Instructions for the task » An exact restatement of the data is required, with the images omitted.

Input records »
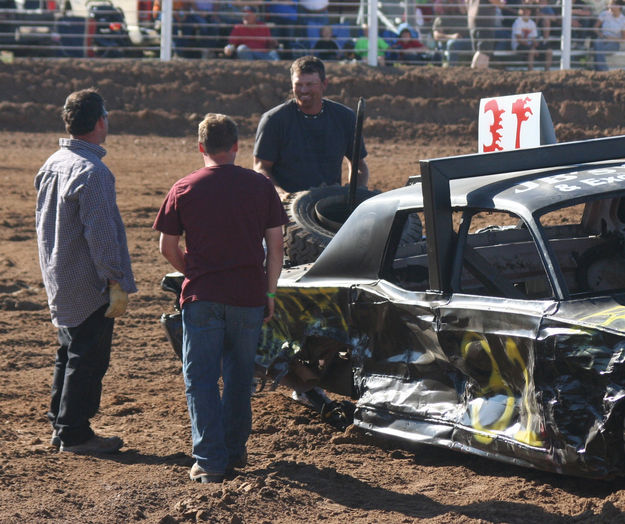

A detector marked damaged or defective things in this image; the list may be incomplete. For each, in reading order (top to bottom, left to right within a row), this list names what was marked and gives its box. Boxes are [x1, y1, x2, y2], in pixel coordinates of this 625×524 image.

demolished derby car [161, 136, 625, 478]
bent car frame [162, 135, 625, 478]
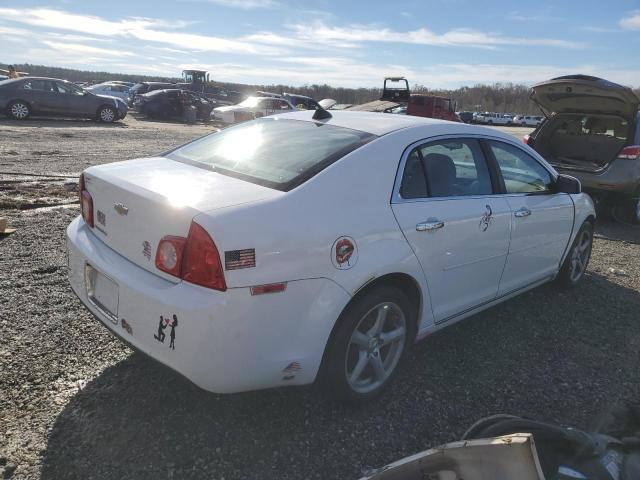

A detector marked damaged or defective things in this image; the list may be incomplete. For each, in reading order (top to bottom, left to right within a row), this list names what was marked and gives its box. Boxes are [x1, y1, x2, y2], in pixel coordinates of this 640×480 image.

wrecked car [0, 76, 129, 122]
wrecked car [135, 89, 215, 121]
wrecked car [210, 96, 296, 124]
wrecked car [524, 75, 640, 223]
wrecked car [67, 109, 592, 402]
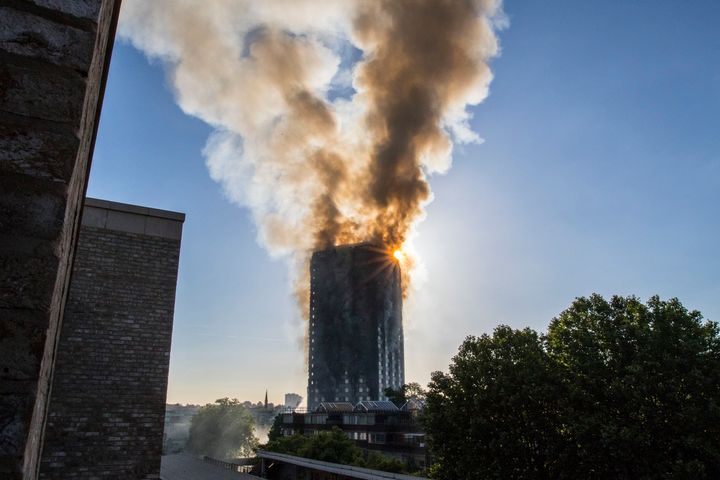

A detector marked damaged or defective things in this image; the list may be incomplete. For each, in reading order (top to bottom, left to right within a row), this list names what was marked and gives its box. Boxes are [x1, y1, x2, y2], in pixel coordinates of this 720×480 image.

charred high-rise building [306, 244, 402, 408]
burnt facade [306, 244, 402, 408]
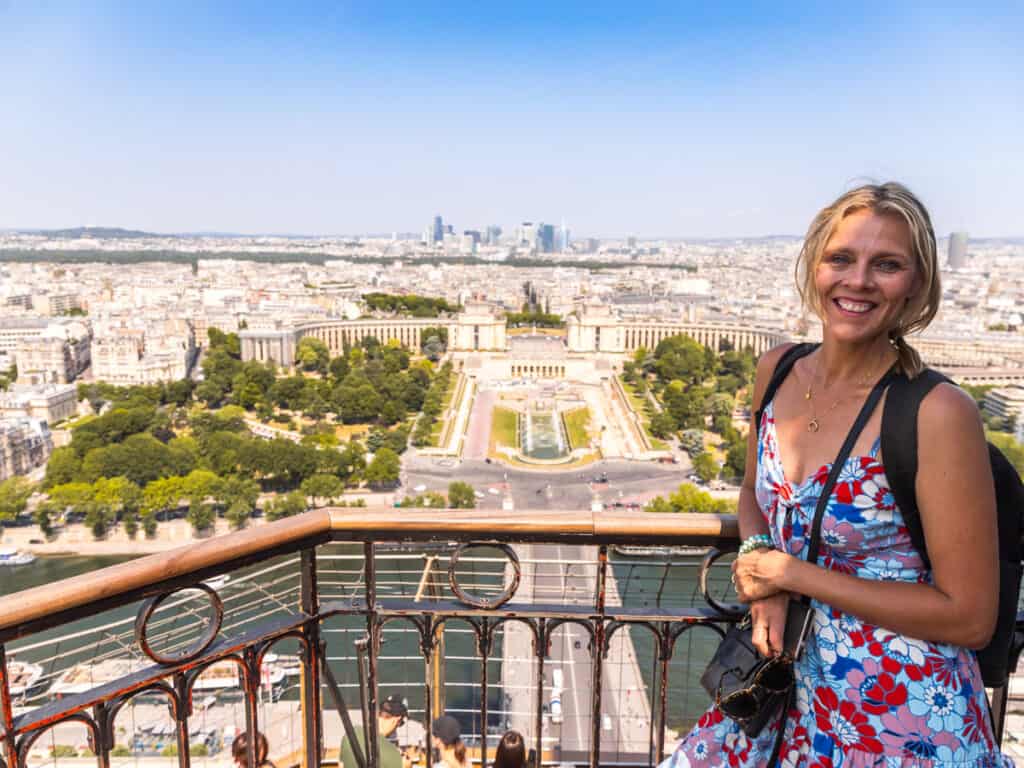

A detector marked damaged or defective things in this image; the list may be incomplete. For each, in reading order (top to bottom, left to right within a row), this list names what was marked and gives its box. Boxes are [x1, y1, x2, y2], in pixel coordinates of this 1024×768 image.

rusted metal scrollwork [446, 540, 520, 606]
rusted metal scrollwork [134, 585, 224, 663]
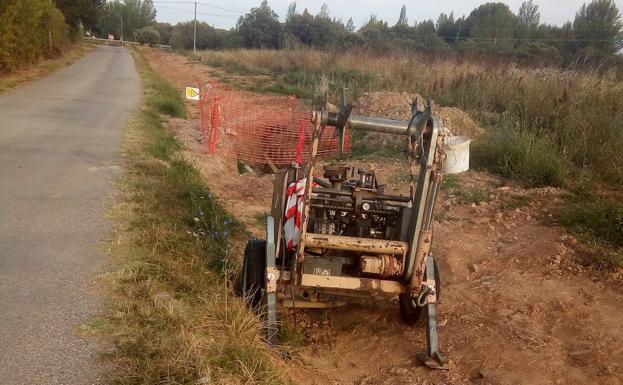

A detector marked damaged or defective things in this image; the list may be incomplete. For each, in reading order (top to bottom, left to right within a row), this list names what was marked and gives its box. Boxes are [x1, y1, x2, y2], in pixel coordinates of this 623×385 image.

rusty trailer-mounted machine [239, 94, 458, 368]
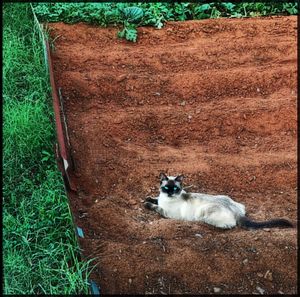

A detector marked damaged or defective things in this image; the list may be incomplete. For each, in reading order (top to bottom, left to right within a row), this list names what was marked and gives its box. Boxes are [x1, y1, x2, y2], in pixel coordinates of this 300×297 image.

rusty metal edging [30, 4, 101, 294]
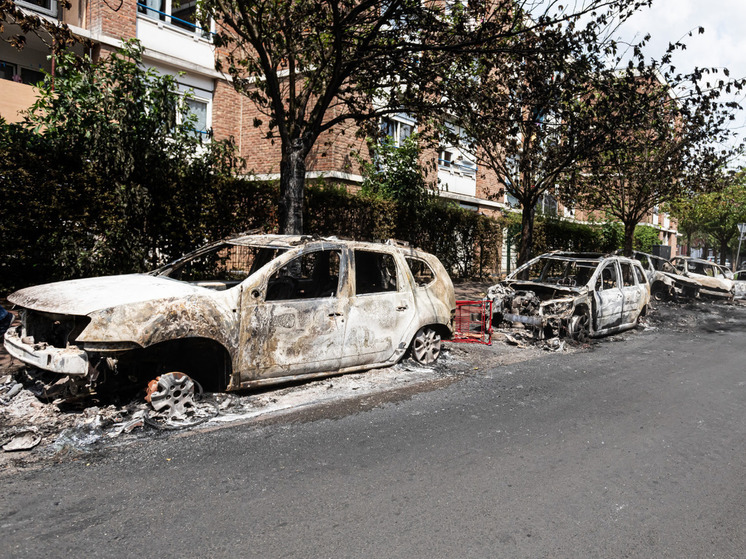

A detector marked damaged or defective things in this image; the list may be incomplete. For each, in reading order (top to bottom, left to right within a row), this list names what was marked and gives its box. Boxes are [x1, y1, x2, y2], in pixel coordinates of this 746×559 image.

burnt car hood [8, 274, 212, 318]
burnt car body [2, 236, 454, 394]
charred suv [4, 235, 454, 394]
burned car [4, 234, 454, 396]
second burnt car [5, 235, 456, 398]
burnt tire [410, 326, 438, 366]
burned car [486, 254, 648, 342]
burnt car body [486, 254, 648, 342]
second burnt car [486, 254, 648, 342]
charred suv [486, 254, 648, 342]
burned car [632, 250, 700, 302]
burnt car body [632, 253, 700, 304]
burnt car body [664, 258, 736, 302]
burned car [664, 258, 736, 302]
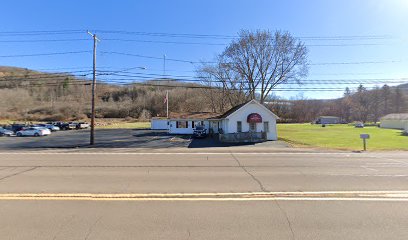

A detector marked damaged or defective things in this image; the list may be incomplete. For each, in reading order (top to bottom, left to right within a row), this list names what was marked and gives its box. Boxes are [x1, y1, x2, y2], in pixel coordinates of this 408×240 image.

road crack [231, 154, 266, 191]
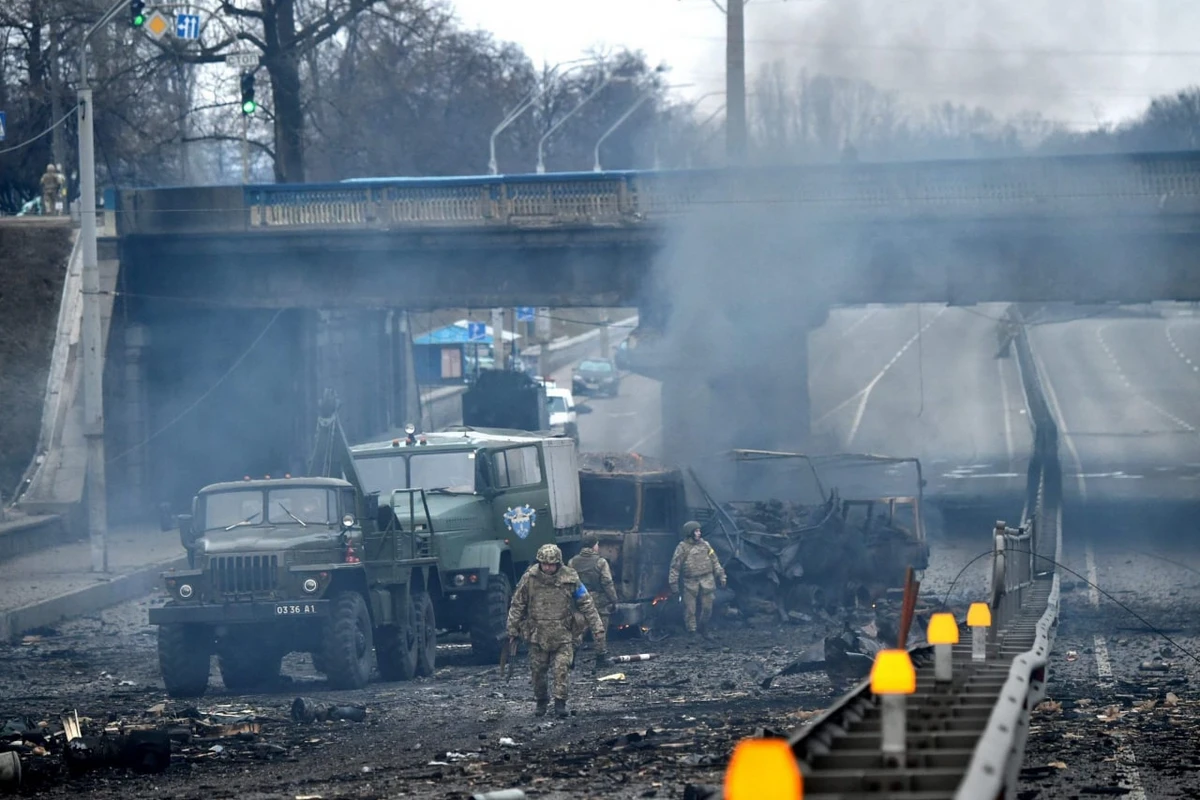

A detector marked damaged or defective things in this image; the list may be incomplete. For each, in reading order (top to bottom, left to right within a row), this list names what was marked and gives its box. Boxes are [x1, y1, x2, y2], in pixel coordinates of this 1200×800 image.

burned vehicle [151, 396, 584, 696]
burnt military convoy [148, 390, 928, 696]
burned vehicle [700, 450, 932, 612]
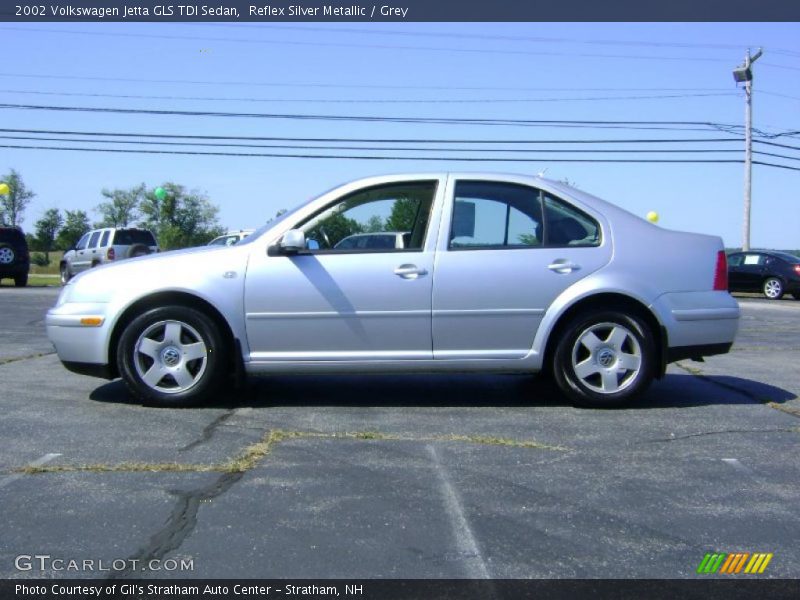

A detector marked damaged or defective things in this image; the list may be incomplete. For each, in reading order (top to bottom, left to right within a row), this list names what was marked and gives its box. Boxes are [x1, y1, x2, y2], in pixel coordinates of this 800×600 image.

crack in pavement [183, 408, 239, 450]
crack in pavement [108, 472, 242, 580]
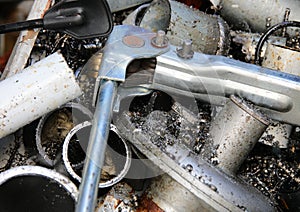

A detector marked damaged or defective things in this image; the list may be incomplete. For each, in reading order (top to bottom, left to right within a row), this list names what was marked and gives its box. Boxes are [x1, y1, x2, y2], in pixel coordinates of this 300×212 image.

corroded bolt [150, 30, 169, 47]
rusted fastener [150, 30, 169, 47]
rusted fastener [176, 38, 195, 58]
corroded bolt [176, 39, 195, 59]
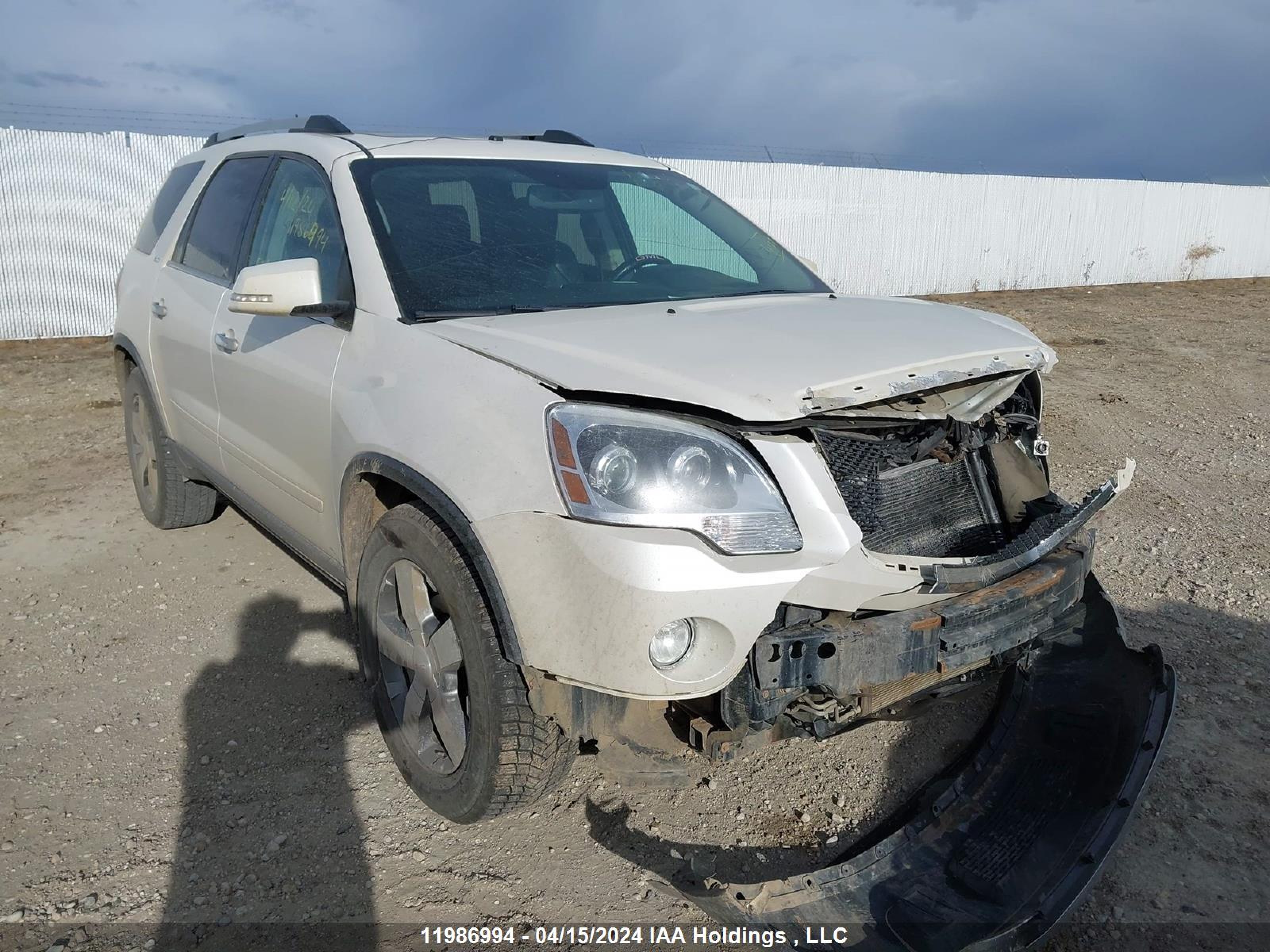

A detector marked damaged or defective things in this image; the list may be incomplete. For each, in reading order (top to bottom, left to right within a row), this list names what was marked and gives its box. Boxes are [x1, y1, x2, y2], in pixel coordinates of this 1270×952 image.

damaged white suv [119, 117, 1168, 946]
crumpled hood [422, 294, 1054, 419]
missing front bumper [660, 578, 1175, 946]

Exercise response »
A detector marked damaged or defective things in this image; the list may be incomplete. For each, in reading order (top to bottom, left to right within a row), this list names what was marked and gives its box. Boxes are [x1, y1, x2, y2], in pixel coordinates of this 625×524 image.

demolished derby car [161, 136, 625, 478]
bent car frame [162, 135, 625, 478]

A detector marked damaged or defective things in this image; the list may be incomplete. For each, in reading order (top to bottom, left to right within a row), this list names what was marked and gives its box. Boxes are [x1, y1, x2, y2], in pixel coordinates of this 640×480 image.

wrecked car [0, 76, 129, 122]
wrecked car [135, 89, 215, 121]
wrecked car [210, 96, 296, 124]
wrecked car [524, 75, 640, 223]
wrecked car [67, 109, 592, 402]

A detector marked damaged or defective things in this image; the list may be incomplete. For each, in reading order (top to bottom, left to right within a row), this list names what was marked and gives its box. Boxes are [x1, y1, x2, y2], in pixel coordinates of this 720×480 image.

charred high-rise building [306, 244, 402, 408]
burnt facade [306, 244, 402, 408]

A detector marked damaged or defective things in this image; the list may be incomplete. For each, in reading order (top to bottom, left to right within a row), this list names what was marked and gives its box. Boxes are [x1, y1, x2, y2], in pixel coordinates of this 1024×768 image.

rusted metal scrollwork [446, 540, 520, 606]
rusted metal scrollwork [134, 585, 224, 663]

A detector marked damaged or defective things in this image; the list may be incomplete. For each, in reading order (top to bottom, left to right within a row), this list names what was marked and gives its box. Boxes are [x1, y1, x2, y2], in pixel coordinates of this 623×385 image.

rusty trailer-mounted machine [239, 94, 458, 368]

A detector marked damaged or defective things in this image; the list may be incomplete. For each, in reading order (top to bottom, left to right within a row), this list names what was marked and gives its box. Boxes are [x1, y1, x2, y2], in pixel coordinates of this 300×297 image.

rusty metal edging [30, 4, 101, 294]

A detector marked damaged or defective things in this image; the list may be incomplete. For each, in reading order (top to bottom, left to right within a row), this list names what was marked and gives its box. Boxes are [x1, y1, x2, y2], in pixel coordinates of this 746×559 image.

burnt car hood [8, 274, 212, 318]
burnt car body [2, 236, 454, 394]
charred suv [4, 235, 454, 394]
burned car [4, 234, 454, 396]
second burnt car [5, 235, 456, 398]
burnt tire [410, 326, 438, 366]
burned car [486, 254, 648, 342]
burnt car body [486, 254, 648, 342]
second burnt car [486, 254, 648, 342]
charred suv [486, 254, 648, 342]
burned car [632, 250, 700, 302]
burnt car body [632, 253, 700, 304]
burnt car body [664, 258, 736, 302]
burned car [664, 258, 736, 302]

A detector marked damaged or defective things in this image; the list may be incomplete. For each, in reading order (top to bottom, left to right within a row), this list names what was marked and gives its box. Boxes are [x1, y1, x2, y2], in pixel coordinates of this 408×240 image.

road crack [231, 154, 266, 191]

A detector marked damaged or defective things in this image; the list may be incomplete. For each, in reading order (top to bottom, left to right within a row), this list names what was marked and gives its box. Boxes are [x1, y1, x2, y2], in pixel coordinates of this 1200×800 image.

burned vehicle [151, 396, 584, 696]
burnt military convoy [148, 390, 928, 696]
burned vehicle [700, 450, 932, 612]

A detector marked damaged or defective things in this image; the list may be incomplete. For each, in reading order (top to bottom, left to right within a row), this list names what was marked and gives its box. Boxes are [x1, y1, x2, y2], in pixel coordinates of this 800×600 image.

crack in pavement [183, 408, 239, 450]
crack in pavement [108, 472, 242, 580]

A detector marked damaged or defective things in this image; the list may be incomplete. For each, in reading order (top to bottom, left to right within a row), this list names what was marked and gives its box. Boxes are [x1, y1, x2, y2], in pixel coordinates of this 300×212 image.

corroded bolt [150, 30, 169, 47]
rusted fastener [150, 30, 169, 47]
rusted fastener [176, 38, 195, 58]
corroded bolt [176, 39, 195, 59]

A detector marked damaged or defective things in this image; the list may be incomplete. For each, in reading order (top to bottom, left to right within a row), this list names what was marked and gives its box. Boxes are [x1, y1, x2, y2], in pixel coordinates of this 1270×952 image.

damaged white suv [119, 117, 1168, 946]
crumpled hood [422, 294, 1054, 419]
missing front bumper [660, 578, 1175, 946]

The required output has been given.